Could you restate the entries word for word, without the images?

====== Given records

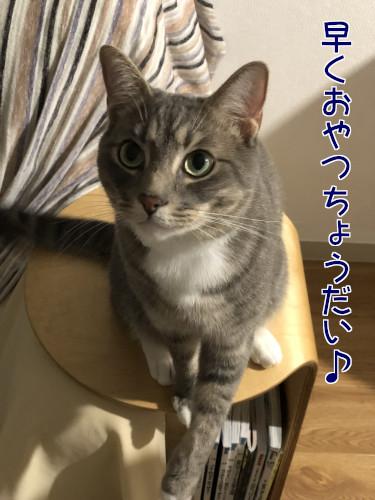 haburashi9.jpg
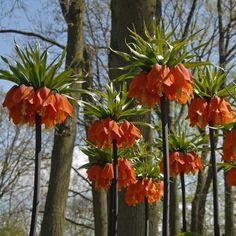 Hoch über allen anderen Zwiebelblumen trohnt die Fritillaria imperialis 'Rubra Maxima' und duftet dabei intensiv. Pflanzzeit ist im Herbst - online bestellbar bei www.fluwel.de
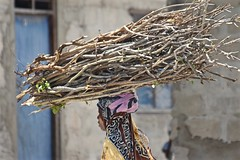 Perfect Balance (The Spirit of the World ( On and Off)) Tags: wood branches firewood girl woman local buildings candid streetscene everydaylife africa eastafrica zanzibar island indianocean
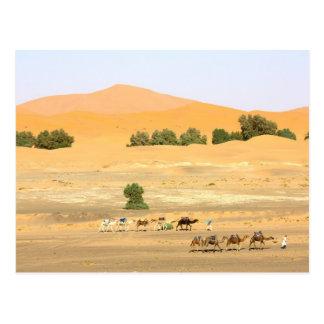 Postal Desierto del Sáhara - camellos y ergio Chebbi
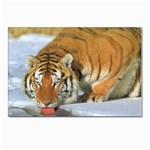 tiger_4 Postcard 4 x 6  (Pkg of 10)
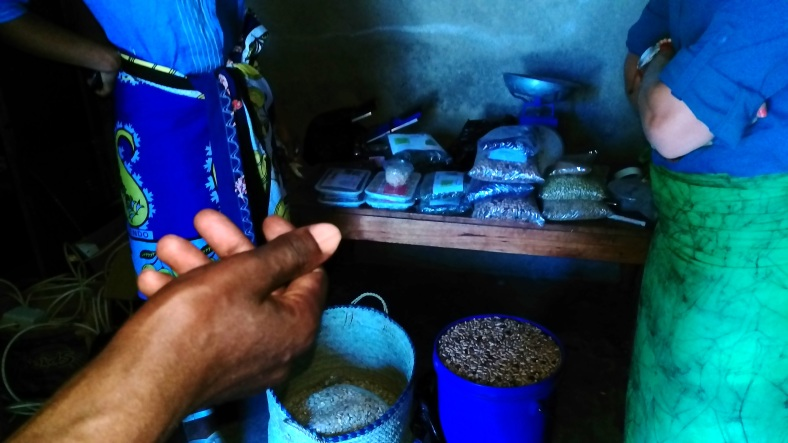 Beans, rice, corn, and solar dried products of the Women's group in Mchewe Village, Mbeya, Tanzania.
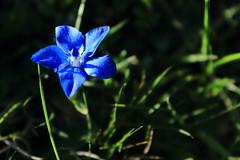 Gentiane printanire aux petales bleu vifs (glookoom) Tags: jaune montagne alpes vert bleu etoile couleur flou chamrousse naturevertfleursprintempsplantedtails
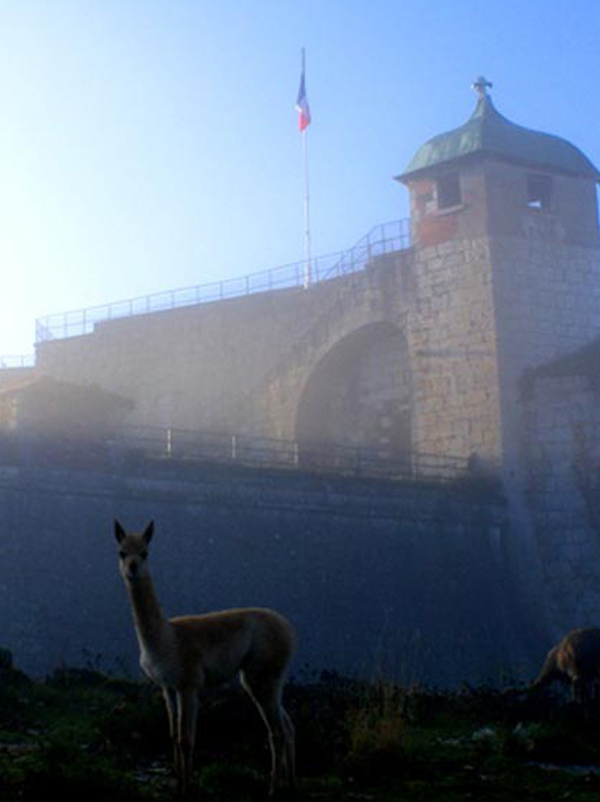Parcs zoologique : La citadelle de Besançon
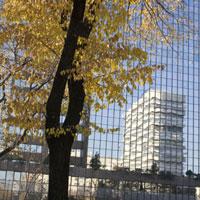 紅葉した木とガラスに反射するビル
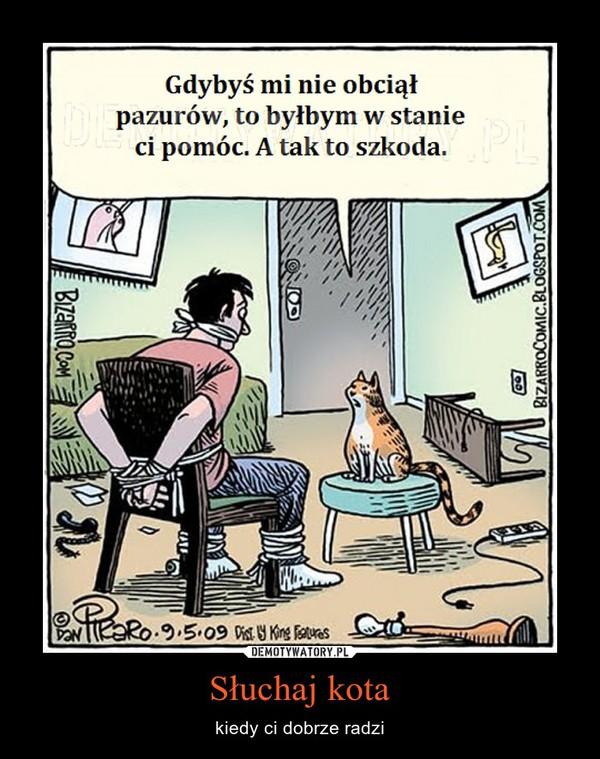 Słuchaj kota – kiedy ci dobrze radzi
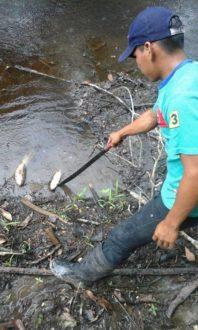 Un poblador observa los peces muertos en la comunidad de Cuninico. Testimonios afirman que son producto del derrame en Nueva Alianza. Fotografia de Manolo Barjón.
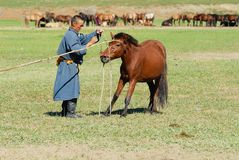 L'homme mongol utilisant le costume traditionnel apprivoise le jeune cheval sauvage dans une steppe vers Kharkhorin, Mongolie photographie stock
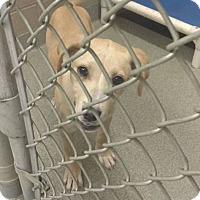 Adopt A Pet :: Jenny - Goodlettsville, TN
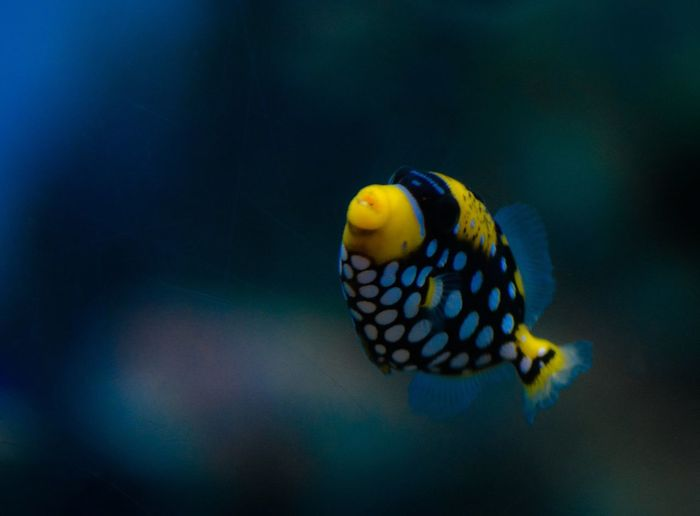 Multicolored Fish Underwater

============

**Exercise answer:**
 haburashi9.jpg
 Hoch über allen anderen Zwiebelblumen trohnt die Fritillaria imperialis 'Rubra Maxima' und duftet dabei intensiv. Pflanzzeit ist im Herbst - online bestellbar bei www.fluwel.de
 Perfect Balance (The Spirit of the World ( On and Off)) Tags: wood branches firewood girl woman local buildings candid streetscene everydaylife africa eastafrica zanzibar island indianocean
 Postal Desierto del Sáhara - camellos y ergio Chebbi
 tiger_4 Postcard 4 x 6  (Pkg of 10)
 Beans, rice, corn, and solar dried products of the Women's group in Mchewe Village, Mbeya, Tanzania.
 Gentiane printanire aux petales bleu vifs (glookoom) Tags: jaune montagne alpes vert bleu etoile couleur flou chamrousse naturevertfleursprintempsplantedtails
Parcs zoologique : La citadelle de Besançon
 紅葉した木とガラスに反射するビル
 Słuchaj kota – kiedy ci dobrze radzi
 Un poblador observa los peces muertos en la comunidad de Cuninico. Testimonios afirman que son producto del derrame en Nueva Alianza. Fotografia de Manolo Barjón.
 L'homme mongol utilisant le costume traditionnel apprivoise le jeune cheval sauvage dans une steppe vers Kharkhorin, Mongolie photographie stock
 Adopt A Pet :: Jenny - Goodlettsville, TN
 Multicolored Fish Underwater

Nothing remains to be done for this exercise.